Giap’s timetable was a shambles, but that no longer mattered. They were about to penetrate Moonbase’s perimeter defense.
Putting down his binoculars and letting them dangle from the cord around his neck ring, Giap turned to face his team of officers. Three captains, six lieutenants. His second-in-command, a South African major, had been left with the stalled vehicles up in the mountain pass. We have too many officers anyway, Giap thought. The Peacekeepers are topheavy with brass.
His nine officers straightened to a semblance of attention, a posture difficult to accomplish in their spacesuits and virtually impossible to maintain.
“Stand easy,” Giap said mildly. “We will attack in two waves. First platoon will advance through the airlock and into the garage area on tractors. Second platoon will follow on foot. Third platoon will remain in reserve. Any questions?”
A tenth figure had joined the little group, uninvited. “What are we volunteers to do?”
Giap turned on the questioner. In his spacesuit it was difficult to determine which of the suicide fanatics it might be; the voice sounded American.
“You are to return to the command tractor and remain there, all of you, until I summon you,” Giap said firmly.
“How will we know what to expect?”
Giap allowed himself a sneering smile, knowing that no one could see it behind his tinted visor. “You can follow the progress of the battle on Global News, just like everyone else on Earth.”
Just at that moment his earphones buzzed, signalling an incoming message. Tapping the keypad on his wrist, Giap asked his replacement communications sergeant, “What is it?”
“Report from the mountain-climbing team, sir. They have reached the summit and cut the power lines to all the antennas up there. Moonbase has been silenced.”
For the first time in hours Giap smiled with genuine pleasure. “Good,” he said. “Send them my congratulations and tell them to report back to me on the crater floor as soon as they can.”
“Yes, sir.”
Nodding inside his helmet, Giap told himself that Moonbase was now entirely cut off from the Earth. At last.
The president looked bleary-eyed as she sipped at her first cup of coffee of the morning and stared at the muted wallscreen that showed Global News’ coverage of the Moonbase battle.
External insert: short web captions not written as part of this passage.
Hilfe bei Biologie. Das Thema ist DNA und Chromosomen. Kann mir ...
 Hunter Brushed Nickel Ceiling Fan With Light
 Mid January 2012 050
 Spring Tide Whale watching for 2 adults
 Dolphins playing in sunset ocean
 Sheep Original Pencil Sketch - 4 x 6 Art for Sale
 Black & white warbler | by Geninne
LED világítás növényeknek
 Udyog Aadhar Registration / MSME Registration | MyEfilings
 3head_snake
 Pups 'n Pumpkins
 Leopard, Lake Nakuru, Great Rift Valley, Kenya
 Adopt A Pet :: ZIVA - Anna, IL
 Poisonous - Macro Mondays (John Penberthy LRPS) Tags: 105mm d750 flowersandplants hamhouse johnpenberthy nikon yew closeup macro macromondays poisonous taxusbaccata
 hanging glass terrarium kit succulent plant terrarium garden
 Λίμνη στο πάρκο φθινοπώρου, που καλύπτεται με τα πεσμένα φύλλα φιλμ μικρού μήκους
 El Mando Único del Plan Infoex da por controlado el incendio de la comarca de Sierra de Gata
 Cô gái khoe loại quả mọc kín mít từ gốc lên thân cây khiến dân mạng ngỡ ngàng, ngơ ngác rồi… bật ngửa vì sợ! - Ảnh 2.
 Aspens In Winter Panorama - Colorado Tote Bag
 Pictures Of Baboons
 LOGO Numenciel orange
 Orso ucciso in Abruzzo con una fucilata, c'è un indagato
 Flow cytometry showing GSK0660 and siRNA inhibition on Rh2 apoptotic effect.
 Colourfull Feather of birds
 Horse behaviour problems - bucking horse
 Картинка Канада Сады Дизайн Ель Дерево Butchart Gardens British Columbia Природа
“You’re up early,” said her chief of staff, taking his customary place in the Kennedy rocker.
“So’re you,” said the president.
“I haven’t been to sleep all night,” he said, running a hand over his bald pate. From behind her desk, the president could see that he was perspiring.
“It’ll all be over in a few hours,” she said, gesturing toward the wallscreen with the hand that held her coffee mug.
“No it won’t,” said the staff chief gloomily.
“What’s that supposed to mean?”
“Luce, we’ve got a shitstorm of public opinion coming down on us. I spent the whole damned night trying to calm down committee chairmen, media reporters, umpteen different governors and state party officials, even some goddamned church leaders are yelling that we ought to pressure the U.N. into letting Moonbase go!”
The president knew that her loyal assistant never used profanity in her presence unless he was truly upset—or trying to make a crucial point.
But she shook her head. “Harry, it’s just too late to do anything. The Peacekeepers are already there. Look.”
She pointed to the wallscreen again. Turning in the rocker, her staff chief saw dozens of tracked vehicles advancing slowly toward the main airlock hatch of Moonbase.
Suddenly the picture winked off.
“What the hell … ?”
Before the president could reach the remote control unit on her desk, the screen flicked a few times, then showed a harried-looking announcer in a suit and tie.
“We regret to report that technical difficulties have cut off Edie Elgin’s report from Moonbase. We are trying to reestablish contact.”
As the scene switched to a news anchorwoman, who began to summarize what they had been watching live, the president eased back in her desk chair and cast a knowing look at her staff chief.
“It’s all over but the shouting, Harry. Moonbase is finished and all those jerks who were yelling at you will forget about it by this time tomorrow.”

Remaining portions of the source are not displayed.